** Passage **
SMMEs that tender do not have anyone assisting them with pricing. They look at the last tender and play around that number and submit. This is not being regulated and this system is not adding value, its destroying value.
He personally did private work for 15 years and he did not win any tender. You have to build relationships, you have to prove yourself, you have to do the work. He tried to get into the public sector, for every 20 tenders, you might get one. “I never get one. I’m a black person and I cannot do business with government. We cannot do it at the prices that work is being done for at the moment".
In the private sector, the number of blacks are minimal. Candidates need access to markets.
He explained that when they do projects in the mining sector, to build a mine, they spend a billion a year, they build mega projects, but the community where they building do not participate in the projects. The large firms get these projects and they are white. “They get the 30%, then they get black companies from outside to participate but the local companies do not". One should decentralize so that work can only be awarded to people in a defined space and if you cannot find the right people, only then do you move to outside that space. There must be a link between sustainable development and projects must benefit the local community. In the mining sector, instead of budgeting for engaging with communities, they budget R60 million for strikes. Strikes are a big issue.
South African Council for the Landscape Architectural Profession (SACLAP)
Ms Cecelia Chinga, SACLAP Registrar, agreed with the points made by her colleagues and went on to highlight challenges in her sector. Their biggest challenge was that government does not recognize the landscape profession, despite it being regulated by legislation. For example, there is no requirement by most municipalities to approve plans signed off by professional landscape professionals. Architects sign off the plans, this is a very watered-down area by government.

** Information provided **
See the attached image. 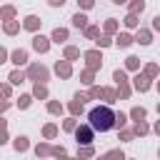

** Work required **
In the passage, what do mining companies budget R60 million for instead of budgeting for engaging with communities? The listing has no connection to the passage.

** Complete output **
Strikes.